- Alıntılanan Metin
DBT hakkında daha detaylı bilgi almak için buraya tıklayıp ilgili yazıyı okuyabilirsin.


Bu modülde kendini ifade etmen için farklı durumlar için kullanılabilecek teknikler var. Modül 7’de ayrıca eleştirel yaklaşıma değinilecek. Bu teknikleri pratik ettiğinde onları daha nötr durumlarda, yani duygularının çok yoğun olmadığı zamanlarda kullanman daha faydalı olacaktır. Böylece, teknikleri iyice öğrenmiş olacak, daha zor ya da duygusal durumlarda da kullanmaya başlayabileceksin. Unutmamak gerekiyor ki, bu teknikleri ilk kullanmaya başladığında planladığın yere varamayabilirsin ve bu yüzden kendini hırpalamak yerine neyin yanlış gittiğine ve başka bir zaman nasıl farklı bir yaklaşımda bulunabileceğine bakabilirsin. 

Zamanla her şey daha kolay gelecektir. 😊

Uyarı! Sözsüz Olanı Hatırla

Her teknikte, sözlü iletişim olduğu kadar sözsüz iletişimi de hatırlamalısın. Belli bir tekniği kullanırken kendini ifade eden biri olarak düşünebilirsin, ancak; sözsüz iletişimde dikkatli değilsen teknikleri pasif agresif ya da agresif yollarla kullanma ihtimalin de var. Bu yüzden, sesinin daha sakin ve normal bir tonda olması, iyi bir göz temasında bulunman ve fiziksel gerginliğini minimuma indirmen önemli. Bunları hatırlamıyorsan, Modül 2’yi buraya tıklayarak, tekrar okuyabilirsin.

- Sağlanan Veriler

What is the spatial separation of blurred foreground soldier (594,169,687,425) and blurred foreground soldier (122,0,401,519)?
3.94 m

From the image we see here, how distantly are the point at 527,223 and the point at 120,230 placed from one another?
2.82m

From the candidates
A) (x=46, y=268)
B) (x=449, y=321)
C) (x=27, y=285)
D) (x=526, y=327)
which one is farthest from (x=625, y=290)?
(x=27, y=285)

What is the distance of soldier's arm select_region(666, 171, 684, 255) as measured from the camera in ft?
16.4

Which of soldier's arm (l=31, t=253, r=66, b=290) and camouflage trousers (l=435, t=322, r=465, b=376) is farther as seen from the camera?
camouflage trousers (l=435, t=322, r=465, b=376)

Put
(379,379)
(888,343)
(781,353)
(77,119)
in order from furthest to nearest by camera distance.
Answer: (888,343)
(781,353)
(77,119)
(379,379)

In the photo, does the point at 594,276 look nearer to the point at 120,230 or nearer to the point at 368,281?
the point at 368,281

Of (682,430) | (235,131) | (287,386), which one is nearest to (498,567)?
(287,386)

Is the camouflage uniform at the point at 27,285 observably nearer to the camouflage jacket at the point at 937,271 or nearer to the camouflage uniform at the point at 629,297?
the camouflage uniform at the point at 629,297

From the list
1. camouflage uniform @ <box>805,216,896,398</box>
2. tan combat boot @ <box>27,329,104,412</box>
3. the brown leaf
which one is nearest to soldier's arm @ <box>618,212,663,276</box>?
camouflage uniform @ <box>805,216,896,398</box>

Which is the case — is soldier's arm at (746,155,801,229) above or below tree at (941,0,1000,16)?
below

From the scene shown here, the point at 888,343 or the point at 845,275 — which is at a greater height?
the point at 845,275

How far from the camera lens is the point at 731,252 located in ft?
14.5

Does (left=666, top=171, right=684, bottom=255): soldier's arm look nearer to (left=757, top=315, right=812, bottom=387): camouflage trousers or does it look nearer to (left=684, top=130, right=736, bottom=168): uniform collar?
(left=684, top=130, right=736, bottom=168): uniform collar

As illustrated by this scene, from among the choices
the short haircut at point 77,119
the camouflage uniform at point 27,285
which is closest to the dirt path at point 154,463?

- Alıştırmalar
- 1) Alıntılanan metne göre aşağıdaki soruları yanıtlayın.
(a) Modül 7'de ayrıca neye değinileceği belirtiliyor?
(b) Teknikler pratik edilirken hangi durumlarda kullanılmaları daha faydalı olacaktır?
(c) Sözsüz iletişimde dikkatli olunmazsa teknikler hangi yollarla kullanılabilir?
- 2) Alıntılanan metinde "Her teknikte, sözlü" sözlerini içeren yerden başlayın ve "tıklayarak, tekrar okuyabilirsin." sözlerinden sonra durarak bu bölümü hiç değiştirmeden yazıya geçirin.
- 3) Alıntılanan metinde "Her teknikte, sözlü iletişim" sözleriyle başlayan paragrafı, ana bilgilerini koruyarak madde listesi hâline getirin.

- Görev Görev Çözümler
- 1)
(a) Modül 7'de ayrıca eleştirel yaklaşıma değinilecek.
(b) Daha nötr durumlarda, yani duyguların çok yoğun olmadığı zamanlarda kullanılmaları daha faydalı olacaktır.
(c) Pasif agresif ya da agresif yollarla kullanılabilir.

- 2)
Her teknikte, sözlü iletişim olduğu kadar sözsüz iletişimi de hatırlamalısın. Belli bir tekniği kullanırken kendini ifade eden biri olarak düşünebilirsin, ancak; sözsüz iletişimde dikkatli değilsen teknikleri pasif agresif ya da agresif yollarla kullanma ihtimalin de var. Bu yüzden, sesinin daha sakin ve normal bir tonda olması, iyi bir göz temasında bulunman ve fiziksel gerginliğini minimuma indirmen önemli. Bunları hatırlamıyorsan, Modül 2’yi buraya tıklayarak, tekrar okuyabilirsin.

- 3)
- Her teknikte sözlü iletişim kadar sözsüz iletişim de hatırlanmalıdır.
- Sözsüz iletişimde dikkatli olunmazsa teknikler pasif agresif ya da agresif yollarla kullanılabilir.
- Bu yüzden sesin sakin ve normal bir tonda olması önemlidir.
- İyi bir göz teması kurulması önemlidir.
- Fiziksel gerginliğin en aza indirilmesi önemlidir.
- Bunlar hatırlanmıyorsa Modül 2 tekrar okunabilir.